• [How to complete this task]: Using the records below, give again exactly the lines from the line that contains "site SER_S13_F13." through the line that contains "California, site 204, 2023-12-07T17:17:06+00:00, 3-frame", both ends included, and only those.

Saved entries:
+--
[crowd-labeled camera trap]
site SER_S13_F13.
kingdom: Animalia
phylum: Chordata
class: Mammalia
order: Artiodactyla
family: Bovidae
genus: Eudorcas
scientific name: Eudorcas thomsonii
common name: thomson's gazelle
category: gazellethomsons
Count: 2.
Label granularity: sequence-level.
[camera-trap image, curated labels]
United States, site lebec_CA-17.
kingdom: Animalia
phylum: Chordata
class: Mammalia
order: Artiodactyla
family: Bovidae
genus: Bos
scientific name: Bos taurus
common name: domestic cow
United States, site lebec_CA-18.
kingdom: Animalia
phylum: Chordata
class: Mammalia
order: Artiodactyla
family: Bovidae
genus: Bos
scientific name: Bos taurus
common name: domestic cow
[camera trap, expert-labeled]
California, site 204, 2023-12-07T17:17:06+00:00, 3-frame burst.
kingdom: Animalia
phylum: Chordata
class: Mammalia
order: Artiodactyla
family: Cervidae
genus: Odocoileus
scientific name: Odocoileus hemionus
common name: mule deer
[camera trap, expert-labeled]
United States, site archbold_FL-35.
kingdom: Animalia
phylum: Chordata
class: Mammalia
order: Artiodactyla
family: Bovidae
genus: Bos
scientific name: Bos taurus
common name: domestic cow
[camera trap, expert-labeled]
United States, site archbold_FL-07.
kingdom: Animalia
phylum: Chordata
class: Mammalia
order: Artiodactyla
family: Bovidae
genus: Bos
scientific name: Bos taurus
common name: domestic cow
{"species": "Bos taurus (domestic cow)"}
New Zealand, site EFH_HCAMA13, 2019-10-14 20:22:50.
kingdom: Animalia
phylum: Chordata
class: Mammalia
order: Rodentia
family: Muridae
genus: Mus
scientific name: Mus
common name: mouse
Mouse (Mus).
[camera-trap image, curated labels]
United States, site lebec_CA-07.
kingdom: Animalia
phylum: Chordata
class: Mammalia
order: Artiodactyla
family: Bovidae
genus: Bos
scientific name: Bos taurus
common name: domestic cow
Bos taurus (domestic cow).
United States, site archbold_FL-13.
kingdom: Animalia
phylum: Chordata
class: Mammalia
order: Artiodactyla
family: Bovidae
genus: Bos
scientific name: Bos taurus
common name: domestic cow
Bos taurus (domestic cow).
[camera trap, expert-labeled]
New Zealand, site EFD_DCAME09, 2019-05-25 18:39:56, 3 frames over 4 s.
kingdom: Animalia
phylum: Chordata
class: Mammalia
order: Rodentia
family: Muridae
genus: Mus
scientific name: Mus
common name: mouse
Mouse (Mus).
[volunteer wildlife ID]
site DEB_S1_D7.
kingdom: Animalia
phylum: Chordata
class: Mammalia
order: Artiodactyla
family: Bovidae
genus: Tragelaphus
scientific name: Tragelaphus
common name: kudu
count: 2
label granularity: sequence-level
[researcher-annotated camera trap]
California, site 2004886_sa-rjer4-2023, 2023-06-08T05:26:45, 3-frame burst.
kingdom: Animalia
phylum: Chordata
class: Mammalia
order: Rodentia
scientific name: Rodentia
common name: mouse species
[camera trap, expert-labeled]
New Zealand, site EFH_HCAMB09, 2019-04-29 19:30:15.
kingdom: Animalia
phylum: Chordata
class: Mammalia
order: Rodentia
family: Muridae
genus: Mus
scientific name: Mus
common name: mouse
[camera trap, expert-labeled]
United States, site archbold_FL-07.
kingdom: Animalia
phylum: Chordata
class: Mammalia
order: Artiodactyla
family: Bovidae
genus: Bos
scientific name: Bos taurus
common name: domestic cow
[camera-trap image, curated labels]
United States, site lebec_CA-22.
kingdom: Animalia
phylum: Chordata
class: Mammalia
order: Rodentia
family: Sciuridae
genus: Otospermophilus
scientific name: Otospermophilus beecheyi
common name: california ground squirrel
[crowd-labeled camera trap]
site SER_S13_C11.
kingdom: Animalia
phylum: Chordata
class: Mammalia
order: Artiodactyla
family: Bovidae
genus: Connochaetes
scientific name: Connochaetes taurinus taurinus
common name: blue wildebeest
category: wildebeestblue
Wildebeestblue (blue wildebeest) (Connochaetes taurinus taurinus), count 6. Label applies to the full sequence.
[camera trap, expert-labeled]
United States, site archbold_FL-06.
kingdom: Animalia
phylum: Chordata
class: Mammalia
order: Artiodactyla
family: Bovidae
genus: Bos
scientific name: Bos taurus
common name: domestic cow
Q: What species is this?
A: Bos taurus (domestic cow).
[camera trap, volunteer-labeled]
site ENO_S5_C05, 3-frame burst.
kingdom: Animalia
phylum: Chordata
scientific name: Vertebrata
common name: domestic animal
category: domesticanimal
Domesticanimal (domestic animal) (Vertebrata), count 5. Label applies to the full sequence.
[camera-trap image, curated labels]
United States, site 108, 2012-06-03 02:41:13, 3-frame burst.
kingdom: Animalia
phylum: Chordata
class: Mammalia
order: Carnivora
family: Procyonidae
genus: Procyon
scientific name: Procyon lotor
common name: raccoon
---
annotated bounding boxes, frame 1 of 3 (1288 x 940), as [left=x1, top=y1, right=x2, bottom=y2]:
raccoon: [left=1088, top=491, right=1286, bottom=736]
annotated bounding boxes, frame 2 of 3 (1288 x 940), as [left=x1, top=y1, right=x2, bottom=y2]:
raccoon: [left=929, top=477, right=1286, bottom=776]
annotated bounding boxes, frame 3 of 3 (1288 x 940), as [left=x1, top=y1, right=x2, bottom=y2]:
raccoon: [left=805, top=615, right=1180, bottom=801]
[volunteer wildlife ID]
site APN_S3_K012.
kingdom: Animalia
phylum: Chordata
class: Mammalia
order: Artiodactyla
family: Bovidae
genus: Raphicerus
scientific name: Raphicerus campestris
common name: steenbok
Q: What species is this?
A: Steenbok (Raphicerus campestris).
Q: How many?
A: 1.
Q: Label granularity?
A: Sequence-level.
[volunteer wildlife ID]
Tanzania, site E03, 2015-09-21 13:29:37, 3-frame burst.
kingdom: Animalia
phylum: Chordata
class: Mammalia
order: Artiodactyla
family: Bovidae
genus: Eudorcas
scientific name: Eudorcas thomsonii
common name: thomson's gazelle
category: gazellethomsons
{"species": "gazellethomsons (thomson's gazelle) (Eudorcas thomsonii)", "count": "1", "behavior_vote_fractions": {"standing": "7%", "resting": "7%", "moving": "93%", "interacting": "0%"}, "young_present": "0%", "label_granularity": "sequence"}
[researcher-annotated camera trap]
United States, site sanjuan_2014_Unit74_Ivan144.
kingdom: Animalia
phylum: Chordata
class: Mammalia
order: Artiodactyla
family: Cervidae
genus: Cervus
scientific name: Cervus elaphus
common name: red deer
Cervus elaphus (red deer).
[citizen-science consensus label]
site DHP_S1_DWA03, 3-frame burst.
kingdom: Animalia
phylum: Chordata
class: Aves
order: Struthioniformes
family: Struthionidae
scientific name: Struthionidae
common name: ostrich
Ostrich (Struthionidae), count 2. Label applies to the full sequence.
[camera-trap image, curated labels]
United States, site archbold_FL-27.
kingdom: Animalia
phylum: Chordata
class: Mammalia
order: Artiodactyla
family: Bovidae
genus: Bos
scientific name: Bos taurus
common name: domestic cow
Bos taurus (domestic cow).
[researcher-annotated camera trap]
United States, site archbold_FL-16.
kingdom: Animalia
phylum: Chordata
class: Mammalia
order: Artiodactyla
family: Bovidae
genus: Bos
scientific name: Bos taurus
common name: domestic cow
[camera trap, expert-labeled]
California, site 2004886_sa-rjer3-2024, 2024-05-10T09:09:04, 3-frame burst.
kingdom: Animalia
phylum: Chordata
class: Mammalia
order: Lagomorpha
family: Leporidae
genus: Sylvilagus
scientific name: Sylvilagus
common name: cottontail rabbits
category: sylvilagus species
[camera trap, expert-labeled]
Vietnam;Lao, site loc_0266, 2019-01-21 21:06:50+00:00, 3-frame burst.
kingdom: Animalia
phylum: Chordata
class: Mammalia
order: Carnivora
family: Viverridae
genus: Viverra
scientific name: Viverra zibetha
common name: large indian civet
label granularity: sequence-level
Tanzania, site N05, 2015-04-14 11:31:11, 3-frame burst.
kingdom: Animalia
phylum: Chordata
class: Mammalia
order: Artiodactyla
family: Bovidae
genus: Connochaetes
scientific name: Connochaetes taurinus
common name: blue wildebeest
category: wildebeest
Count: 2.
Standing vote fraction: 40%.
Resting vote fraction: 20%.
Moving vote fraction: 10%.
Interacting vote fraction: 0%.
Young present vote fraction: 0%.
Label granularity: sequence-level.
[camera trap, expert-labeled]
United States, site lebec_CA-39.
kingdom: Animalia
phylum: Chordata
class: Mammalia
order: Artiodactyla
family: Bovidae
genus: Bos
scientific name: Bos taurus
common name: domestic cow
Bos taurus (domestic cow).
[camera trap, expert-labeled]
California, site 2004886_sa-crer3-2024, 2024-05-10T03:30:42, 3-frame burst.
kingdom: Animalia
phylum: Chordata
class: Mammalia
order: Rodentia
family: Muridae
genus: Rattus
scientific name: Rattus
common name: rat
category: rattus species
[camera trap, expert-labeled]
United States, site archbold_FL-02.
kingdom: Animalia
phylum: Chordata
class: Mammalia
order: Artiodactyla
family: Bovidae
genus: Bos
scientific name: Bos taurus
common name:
+--
• [Response for this exercise]:
site SER_S13_F13.
kingdom: Animalia
phylum: Chordata
class: Mammalia
order: Artiodactyla
family: Bovidae
genus: Eudorcas
scientific name: Eudorcas thomsonii
common name: thomson's gazelle
category: gazellethomsons
Count: 2.
Label granularity: sequence-level.
[camera-trap image, curated labels]
United States, site lebec_CA-17.
kingdom: Animalia
phylum: Chordata
class: Mammalia
order: Artiodactyla
family: Bovidae
genus: Bos
scientific name: Bos taurus
common name: domestic cow
United States, site lebec_CA-18.
kingdom: Animalia
phylum: Chordata
class: Mammalia
order: Artiodactyla
family: Bovidae
genus: Bos
scientific name: Bos taurus
common name: domestic cow
[camera trap, expert-labeled]
California, site 204, 2023-12-07T17:17:06+00:00, 3-frame burst.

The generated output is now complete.